## Supplied records
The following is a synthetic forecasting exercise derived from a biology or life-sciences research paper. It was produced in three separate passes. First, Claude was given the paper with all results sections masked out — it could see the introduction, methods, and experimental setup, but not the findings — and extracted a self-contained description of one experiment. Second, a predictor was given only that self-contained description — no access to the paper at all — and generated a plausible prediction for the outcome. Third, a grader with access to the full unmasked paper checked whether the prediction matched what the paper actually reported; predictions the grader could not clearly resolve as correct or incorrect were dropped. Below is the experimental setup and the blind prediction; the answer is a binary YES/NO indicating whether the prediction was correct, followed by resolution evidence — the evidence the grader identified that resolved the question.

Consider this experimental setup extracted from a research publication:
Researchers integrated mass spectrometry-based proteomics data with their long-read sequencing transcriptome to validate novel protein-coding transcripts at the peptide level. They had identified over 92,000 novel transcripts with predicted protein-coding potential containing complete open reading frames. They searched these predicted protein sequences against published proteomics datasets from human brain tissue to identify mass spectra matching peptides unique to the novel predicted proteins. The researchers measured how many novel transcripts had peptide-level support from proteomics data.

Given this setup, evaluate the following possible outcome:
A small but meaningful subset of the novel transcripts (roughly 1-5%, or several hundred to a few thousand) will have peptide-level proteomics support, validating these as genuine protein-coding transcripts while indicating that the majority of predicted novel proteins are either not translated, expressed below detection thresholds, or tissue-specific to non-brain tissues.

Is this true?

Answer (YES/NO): NO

## Activity
The lines needed are the ones from the first line of the entries through the line that contains "Consider this experimental", given again without any change.

## Task output
The following is a synthetic forecasting exercise derived from a biology or life-sciences research paper. It was produced in three separate passes. First, Claude was given the paper with all results sections masked out — it could see the introduction, methods, and experimental setup, but not the findings — and extracted a self-contained description of one experiment. Second, a predictor was given only that self-contained description — no access to the paper at all — and generated a plausible prediction for the outcome. Third, a grader with access to the full unmasked paper checked whether the prediction matched what the paper actually reported; predictions the grader could not clearly resolve as correct or incorrect were dropped. Below is the experimental setup and the blind prediction; the answer is a binary YES/NO indicating whether the prediction was correct, followed by resolution evidence — the evidence the grader identified that resolved the question.

Consider this experimental setup extracted from a research publication:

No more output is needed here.